Да дверь раскрылась, как от крыльев!.. Свистали стекла!
«Не гаси, не гаси…»
Не гаси, не гаси наш треног:
мотылькам не помочь у огня.
За окном туман-море тревог:
не гости, не гости у окна.
Не грусти, не грусти… Но ни грез,
ни иголки до завтрего дня.
К потолку наш треножник примерз:
эта лампа не греет меня.
О не греет, а грозно горит!
Мне не надо ни дна, ни вина…
Даже голосом не говорит
эта комнатная не луна!
Дельфиец
Я собираю мраморные свечи
рукой у Спарты в смертную суму.
Ведь были слишком солнечные сутки:
грибницам — гибель… Нечего к столу.
Как поводырь, кружу себя по лесу,
ищу клюкой… Но чужд и лесу я:
повесил арфу где-то… Про поэму
чуть шелестят у листьев лезвия.
Я признаюсь: я нищ, но не безумец,
но не Тиртей у хора. Я илот.
Я знаю время: месяц-безымянец…
Стою, — не спрятаться. — Стой, кто идет?
Из-за стволов шагает в шлемах юность:
тельцы фитидий, в кисти по мечу,
гул у голов у них у легких емкость:
— Ты вышел в день у леса. Почему?
— Я собираю мраморные свечи.
А потому, что Аполлон угрюм…
— Ты нам известен. Где же арфа, старче?
Ты выйди в ночь в лесу и мы убьем.
— Меж двух дубов с вершиной в форме альфа…
— Ты выйди ночью, лучше с фонарем!
…на перекладине, поверьте, арфа
повешена… Нет звона у нее!..
А ввечеру, когда мы кипятили,
и плакала жена, и ели лук,
в углу светильник бабочки кусали, —
был эфорат… И вот вошел Ликург:
— Уйди в Афины. Эти вышли с сетью,
их семеро у дома, — все на пне!
— Спасибо, царь. И я, как ты, седею.
Я лишь илот. И ласки не по мне.
— ТЫ ПРОРИЦАТЕЛЬ. ГЕНИЙ АМАЛЬГАМЫ.
ТВОЙ ДУХ ДЕЯНЬЯ — ТАЙНА ТУЧ И СИЛ.
КОГДА ПРИШЛИ ДОРИЙЦЫ И АМИКЛЫ, —
НЕ ТЫ ЛИ В СПАРТЕ СВЕЧИ ЗАСВЕТИЛ?
ТЫ ИХ УБИЛ. ТЫ СПАС НАШ РОД ДЕЛЬФИЕЦ!
Но знай закон: у криптий нет сатир.
Я царь, но здесь как вор… судьба в деснице..
— Тебе воздастся.
— Я вошел спасти!..
Луна ясна… У кремня есть кресало,
найдется искра им в моем гнезде.
Я сел к столу. Поставив для квадрата
и зажигая свечи, я глядел:
Вот этих семеро. Вот взяли сети.
Вот встали с факелами: сабли! свист!
Я ЗАЖИГАЮ МРАМОРНЫЕ СВЕЧИ.
Я — ВИЖУ ВАС. Я вышел для убийц…
Дидактическая поэма
Я обращаюсь к пятистопным ямбам.
Я мог бы амфимакром написать
симфонию нимфетки и Нарцисса.
Я мог бы в миг вторым клинком Алкея
как страус клюнуть юношу в сосок:
вот — сердца сейф, а вот вам ключ — Сафо.

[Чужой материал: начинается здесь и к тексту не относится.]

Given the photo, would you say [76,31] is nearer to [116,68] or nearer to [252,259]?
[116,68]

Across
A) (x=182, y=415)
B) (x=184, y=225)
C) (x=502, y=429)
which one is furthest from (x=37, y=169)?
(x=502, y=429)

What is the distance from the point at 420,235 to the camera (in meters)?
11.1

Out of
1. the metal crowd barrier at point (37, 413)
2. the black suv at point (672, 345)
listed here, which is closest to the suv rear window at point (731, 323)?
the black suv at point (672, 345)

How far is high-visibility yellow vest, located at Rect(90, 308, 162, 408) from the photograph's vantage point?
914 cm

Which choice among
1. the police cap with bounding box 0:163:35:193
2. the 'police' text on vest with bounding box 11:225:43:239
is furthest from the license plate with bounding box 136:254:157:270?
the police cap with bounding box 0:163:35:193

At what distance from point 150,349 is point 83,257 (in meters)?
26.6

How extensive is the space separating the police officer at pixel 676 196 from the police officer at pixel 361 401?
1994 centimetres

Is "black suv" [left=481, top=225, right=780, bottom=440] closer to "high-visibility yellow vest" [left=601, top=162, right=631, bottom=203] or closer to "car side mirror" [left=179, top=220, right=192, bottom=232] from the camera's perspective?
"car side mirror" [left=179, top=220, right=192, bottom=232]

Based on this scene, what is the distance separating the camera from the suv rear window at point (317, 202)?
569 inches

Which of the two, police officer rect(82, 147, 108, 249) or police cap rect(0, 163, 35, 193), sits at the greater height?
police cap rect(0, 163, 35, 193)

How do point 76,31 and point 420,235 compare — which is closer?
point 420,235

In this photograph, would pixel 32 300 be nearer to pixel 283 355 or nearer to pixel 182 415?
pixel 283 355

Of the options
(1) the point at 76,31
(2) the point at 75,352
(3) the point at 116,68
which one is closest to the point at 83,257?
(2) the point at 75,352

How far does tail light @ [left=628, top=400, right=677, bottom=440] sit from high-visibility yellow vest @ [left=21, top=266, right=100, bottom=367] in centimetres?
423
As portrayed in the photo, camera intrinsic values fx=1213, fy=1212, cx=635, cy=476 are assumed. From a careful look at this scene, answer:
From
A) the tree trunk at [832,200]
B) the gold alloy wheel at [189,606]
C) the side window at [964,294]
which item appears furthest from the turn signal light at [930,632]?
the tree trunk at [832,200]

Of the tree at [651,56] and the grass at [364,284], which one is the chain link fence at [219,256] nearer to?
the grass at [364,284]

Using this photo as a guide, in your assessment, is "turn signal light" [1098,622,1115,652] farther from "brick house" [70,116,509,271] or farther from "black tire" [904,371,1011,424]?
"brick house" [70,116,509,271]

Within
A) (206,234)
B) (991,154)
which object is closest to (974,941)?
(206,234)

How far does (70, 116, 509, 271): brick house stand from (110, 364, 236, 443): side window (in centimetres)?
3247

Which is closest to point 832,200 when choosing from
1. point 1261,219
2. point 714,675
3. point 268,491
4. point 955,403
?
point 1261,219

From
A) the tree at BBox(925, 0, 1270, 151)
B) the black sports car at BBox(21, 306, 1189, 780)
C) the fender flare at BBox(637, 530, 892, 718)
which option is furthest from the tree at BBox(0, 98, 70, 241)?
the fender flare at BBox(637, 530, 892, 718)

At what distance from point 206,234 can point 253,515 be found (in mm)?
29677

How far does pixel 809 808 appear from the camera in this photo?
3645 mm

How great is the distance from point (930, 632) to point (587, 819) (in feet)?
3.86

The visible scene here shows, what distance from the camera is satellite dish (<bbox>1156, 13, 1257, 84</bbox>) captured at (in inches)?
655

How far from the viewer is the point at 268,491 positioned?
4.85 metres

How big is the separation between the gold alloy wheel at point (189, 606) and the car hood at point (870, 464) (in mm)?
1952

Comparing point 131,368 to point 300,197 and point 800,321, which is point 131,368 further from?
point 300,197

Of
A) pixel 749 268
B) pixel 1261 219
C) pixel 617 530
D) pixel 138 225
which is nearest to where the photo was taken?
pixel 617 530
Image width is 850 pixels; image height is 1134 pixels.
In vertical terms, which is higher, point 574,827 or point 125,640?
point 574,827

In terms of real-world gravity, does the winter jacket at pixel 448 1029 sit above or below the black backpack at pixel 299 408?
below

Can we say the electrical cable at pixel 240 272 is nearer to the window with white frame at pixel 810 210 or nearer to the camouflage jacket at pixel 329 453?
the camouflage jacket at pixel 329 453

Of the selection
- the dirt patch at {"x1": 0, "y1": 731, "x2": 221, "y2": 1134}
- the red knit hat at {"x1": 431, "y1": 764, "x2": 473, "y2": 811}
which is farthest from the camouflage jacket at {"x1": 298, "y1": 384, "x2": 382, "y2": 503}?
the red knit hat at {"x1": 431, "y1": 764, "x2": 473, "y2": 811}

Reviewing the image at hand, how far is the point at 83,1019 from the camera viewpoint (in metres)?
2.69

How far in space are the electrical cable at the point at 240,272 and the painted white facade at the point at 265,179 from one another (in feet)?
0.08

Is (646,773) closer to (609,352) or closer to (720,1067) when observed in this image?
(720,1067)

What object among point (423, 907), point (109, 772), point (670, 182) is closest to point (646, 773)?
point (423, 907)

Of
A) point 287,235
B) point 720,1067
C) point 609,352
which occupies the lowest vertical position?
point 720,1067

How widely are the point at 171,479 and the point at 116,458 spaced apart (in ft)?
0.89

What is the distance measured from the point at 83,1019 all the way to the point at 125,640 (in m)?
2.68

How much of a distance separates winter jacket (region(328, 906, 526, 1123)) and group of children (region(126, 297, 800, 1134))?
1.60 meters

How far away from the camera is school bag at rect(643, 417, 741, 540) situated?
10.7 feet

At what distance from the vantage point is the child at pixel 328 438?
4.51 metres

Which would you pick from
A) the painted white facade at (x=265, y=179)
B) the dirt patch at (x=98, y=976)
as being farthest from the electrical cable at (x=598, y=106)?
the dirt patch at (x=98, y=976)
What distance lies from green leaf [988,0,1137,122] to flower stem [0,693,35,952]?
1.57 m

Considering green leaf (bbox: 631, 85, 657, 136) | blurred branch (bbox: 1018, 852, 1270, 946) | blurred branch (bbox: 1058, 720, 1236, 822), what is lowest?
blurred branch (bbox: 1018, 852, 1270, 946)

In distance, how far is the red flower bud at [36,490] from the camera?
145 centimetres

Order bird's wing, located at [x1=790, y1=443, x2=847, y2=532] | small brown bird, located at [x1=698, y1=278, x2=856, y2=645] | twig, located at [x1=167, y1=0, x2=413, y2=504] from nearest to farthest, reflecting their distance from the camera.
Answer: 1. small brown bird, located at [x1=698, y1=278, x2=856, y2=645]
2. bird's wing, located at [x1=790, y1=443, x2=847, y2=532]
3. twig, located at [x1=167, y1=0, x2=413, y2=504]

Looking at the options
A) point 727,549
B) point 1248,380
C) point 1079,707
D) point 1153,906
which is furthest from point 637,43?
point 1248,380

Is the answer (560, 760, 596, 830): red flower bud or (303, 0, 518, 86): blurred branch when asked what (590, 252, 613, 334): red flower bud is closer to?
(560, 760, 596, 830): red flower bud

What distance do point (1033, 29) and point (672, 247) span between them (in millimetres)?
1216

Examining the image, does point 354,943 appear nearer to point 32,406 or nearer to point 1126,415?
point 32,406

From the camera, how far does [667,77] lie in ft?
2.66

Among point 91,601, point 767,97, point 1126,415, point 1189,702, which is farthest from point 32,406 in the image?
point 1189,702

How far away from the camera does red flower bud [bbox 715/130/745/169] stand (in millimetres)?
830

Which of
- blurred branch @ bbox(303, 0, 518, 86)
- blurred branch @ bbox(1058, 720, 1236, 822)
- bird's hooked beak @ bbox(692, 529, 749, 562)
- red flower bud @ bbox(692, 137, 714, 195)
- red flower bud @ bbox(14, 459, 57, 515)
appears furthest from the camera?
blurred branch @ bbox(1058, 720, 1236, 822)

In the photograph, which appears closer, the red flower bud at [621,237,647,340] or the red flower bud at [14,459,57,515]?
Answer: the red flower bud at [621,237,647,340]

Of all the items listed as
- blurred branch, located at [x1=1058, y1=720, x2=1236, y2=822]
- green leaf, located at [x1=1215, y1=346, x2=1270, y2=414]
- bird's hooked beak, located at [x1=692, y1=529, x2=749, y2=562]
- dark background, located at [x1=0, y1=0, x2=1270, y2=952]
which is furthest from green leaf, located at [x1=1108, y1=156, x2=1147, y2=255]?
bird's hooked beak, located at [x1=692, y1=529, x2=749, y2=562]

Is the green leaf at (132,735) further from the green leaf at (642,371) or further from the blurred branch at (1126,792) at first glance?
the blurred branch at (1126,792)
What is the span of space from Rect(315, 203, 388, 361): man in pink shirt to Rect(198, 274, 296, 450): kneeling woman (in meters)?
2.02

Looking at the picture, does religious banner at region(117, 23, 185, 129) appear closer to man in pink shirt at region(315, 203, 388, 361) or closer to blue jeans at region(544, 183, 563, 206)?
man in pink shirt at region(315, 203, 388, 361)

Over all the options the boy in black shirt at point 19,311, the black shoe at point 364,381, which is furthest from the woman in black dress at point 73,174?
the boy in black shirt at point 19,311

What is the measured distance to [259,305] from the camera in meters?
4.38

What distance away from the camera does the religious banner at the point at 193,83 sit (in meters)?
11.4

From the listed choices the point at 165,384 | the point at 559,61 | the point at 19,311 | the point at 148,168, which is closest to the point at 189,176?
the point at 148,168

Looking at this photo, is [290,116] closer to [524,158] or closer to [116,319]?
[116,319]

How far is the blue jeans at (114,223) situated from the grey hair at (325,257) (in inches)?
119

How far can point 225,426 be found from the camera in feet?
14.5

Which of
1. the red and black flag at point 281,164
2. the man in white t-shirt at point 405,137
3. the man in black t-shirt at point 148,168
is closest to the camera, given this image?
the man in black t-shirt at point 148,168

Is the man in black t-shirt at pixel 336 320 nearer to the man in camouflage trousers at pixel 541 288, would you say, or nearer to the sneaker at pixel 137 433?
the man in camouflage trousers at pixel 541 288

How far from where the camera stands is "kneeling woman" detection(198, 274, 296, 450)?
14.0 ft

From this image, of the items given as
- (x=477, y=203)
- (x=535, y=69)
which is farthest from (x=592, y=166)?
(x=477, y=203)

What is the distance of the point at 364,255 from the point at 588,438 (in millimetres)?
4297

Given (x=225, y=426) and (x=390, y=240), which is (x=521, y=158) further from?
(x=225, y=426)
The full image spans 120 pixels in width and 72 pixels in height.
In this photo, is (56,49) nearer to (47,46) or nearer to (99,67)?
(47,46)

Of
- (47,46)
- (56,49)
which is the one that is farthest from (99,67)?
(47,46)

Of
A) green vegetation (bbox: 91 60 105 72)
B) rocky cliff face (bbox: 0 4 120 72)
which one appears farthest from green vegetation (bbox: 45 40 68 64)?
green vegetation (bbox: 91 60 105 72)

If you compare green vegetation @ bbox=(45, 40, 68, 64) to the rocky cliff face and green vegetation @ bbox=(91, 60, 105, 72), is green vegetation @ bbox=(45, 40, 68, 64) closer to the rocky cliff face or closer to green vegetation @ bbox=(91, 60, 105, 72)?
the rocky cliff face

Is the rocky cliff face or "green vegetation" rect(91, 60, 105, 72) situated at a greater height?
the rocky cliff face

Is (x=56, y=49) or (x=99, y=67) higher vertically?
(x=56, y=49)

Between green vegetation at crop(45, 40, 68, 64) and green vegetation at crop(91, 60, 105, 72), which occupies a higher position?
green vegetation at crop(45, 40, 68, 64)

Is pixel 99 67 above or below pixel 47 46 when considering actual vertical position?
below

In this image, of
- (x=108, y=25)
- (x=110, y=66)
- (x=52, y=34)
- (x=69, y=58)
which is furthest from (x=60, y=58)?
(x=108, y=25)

Мне вмоготу (мой Бог!) пеаном третьим
третировать либретто о любви.
И развернув пентаметр, как папирус,
все о себе, об авторе, объять:
вальсирую, завещанный от Бога,
мне труд не в труд, скитальцу грешных скал,
я — в зеркале, я — скалолаз-нарцисс.
Но… возвращаясь к пятистопным ямбам.
Но амфимакр у нас еще не наш.
Симфония аука-скалолаза
к У-кодексу поближе, чем к любви.
А эру эволюции Алкея
нам Лемнос объяснит у скал Сафо.
А у пеана предопределенье:
кто вы, солдаты сабель Ксенофонта?
Пентаметр — Гнедич в яблоках списал.
Как дон Жуана Гнедич, но Татьяна
в концлагере облюбовала том,
сочувствую субстанции судьбы,
но плачь не плачь, а том — брысь-байронизма.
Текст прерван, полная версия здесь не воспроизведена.